■ Direction ■
Reproduce every line of the items below verbatim, leaving out the pictures.

Extracted data entries
::::::::

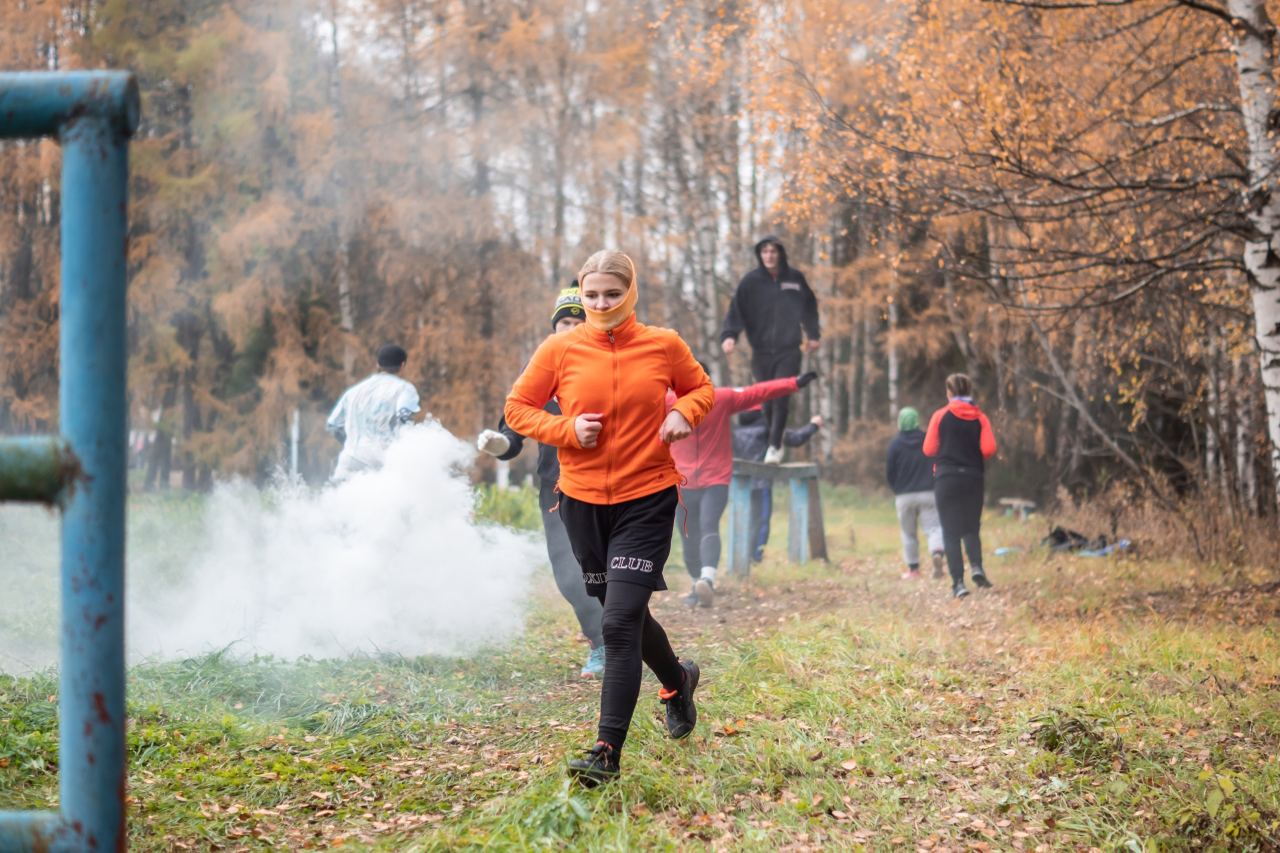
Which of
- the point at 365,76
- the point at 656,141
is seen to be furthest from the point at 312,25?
the point at 656,141

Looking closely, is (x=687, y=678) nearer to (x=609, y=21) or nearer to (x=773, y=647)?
(x=773, y=647)

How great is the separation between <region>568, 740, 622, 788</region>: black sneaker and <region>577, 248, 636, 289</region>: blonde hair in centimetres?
173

::::::::

■ Correct answer ■
Which of
- the point at 365,76
- the point at 656,141
is seen to be furthest from the point at 312,25?
the point at 656,141

Looking closely, is (x=687, y=678) nearer to (x=609, y=21) or nearer to (x=773, y=647)?
(x=773, y=647)

How great is the separation between <region>568, 740, 622, 788</region>: black sneaker and <region>577, 248, 636, 289</region>: blonde hair in centimetres?
173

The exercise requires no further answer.